В истории этого предприятия я стала партийным лидером с наибольшим стажем этой работы, самым заслуженным. Увы, и самым последним. Печально и почетно — именно я провожала нашу партийную организацию в историю…

А потом грянуло крушение страны, возникли новые царьки, безответственные и безнравственные, и начали играть в игру «охота на красных руководителей»… Трагическая участь прежде других коснулась директора, потом главного бухгалтера. Ну а я оказалась крепче и отделалась потерей должности. При этом горько мне было видеть, как мои друзья и коллеги опускали глаза в стремлении удержаться на своих должностях и предавали меня — никто за меня не заступился перед выскочками, никто не сказал им отрезвляющего слова. Ну ладно, директора предварительно подвели под преступление, и его было за что увольнять. А меня зачем?

Прошло уже почти двадцать лет, а я, как ни оглядываюсь и как ни присматриваюсь к прошлому, остаюсь в уверенности, что приносить кого-либо в жертву изменившимся обстоятельствам не требовалось. Ведь к нам никто не пришел со стороны, в коллективе оставались все те же сотрудники. Это были репрессии ради перестраховки, ради самого их кричащего факта, чтобы продемонстрировать свое соответствие внешним переменам. Это было подлое и ненужное деяние, потому что в новых условиях практически ничего не поменялось, у нас по-прежнему не было конфликта интересов.

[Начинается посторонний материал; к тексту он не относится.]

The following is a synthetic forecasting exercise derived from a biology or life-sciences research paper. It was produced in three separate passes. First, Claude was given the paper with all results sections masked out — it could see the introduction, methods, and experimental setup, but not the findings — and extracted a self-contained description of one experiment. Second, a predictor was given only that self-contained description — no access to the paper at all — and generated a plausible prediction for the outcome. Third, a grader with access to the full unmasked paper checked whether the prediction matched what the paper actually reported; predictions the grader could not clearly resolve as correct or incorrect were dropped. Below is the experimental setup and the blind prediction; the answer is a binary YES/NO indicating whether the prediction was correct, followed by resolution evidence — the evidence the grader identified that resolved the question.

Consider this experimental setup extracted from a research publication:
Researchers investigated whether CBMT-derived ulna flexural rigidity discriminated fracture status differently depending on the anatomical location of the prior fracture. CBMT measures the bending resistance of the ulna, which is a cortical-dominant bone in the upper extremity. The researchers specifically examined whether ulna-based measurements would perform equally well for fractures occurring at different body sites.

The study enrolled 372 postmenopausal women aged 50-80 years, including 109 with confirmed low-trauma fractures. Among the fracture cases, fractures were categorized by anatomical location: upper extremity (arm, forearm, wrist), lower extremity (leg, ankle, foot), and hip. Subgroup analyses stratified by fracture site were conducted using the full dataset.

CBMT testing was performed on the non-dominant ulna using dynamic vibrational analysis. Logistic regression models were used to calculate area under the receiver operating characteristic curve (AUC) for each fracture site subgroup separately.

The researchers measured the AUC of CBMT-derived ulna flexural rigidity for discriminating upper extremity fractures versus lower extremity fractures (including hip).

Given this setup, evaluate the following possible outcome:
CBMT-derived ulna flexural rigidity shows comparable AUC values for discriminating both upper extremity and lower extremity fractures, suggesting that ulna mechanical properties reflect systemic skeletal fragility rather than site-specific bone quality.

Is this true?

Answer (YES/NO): YES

Можно долго анализировать прошлое, но это бесперспективная затея. Жизнь прожита, и ничего в ней не изменить. Скажу одно — предательство мне помнилось, обида не унималась.

Каждый за себя ответит

На звонок ответила жена Дмитрия Ивановича, когда-то узнававшая меня по голосу. Но теперь я представилась и сухо попросила его к телефону.

— Сейчас, — отозвалась она, как будто ждала моего появления и даже знала, чем оно вызвано.

Стало слышно, как там, передавая трубку, произнесли мое имя, дальше что-то зашуршало, стукнуло, шаркнуло пододвигаемой легкой мебелью.

— Я у телефона. Здравствуйте, — слабо произнес Дмитрий Иванович, слишком слабо, чтобы его можно было узнать.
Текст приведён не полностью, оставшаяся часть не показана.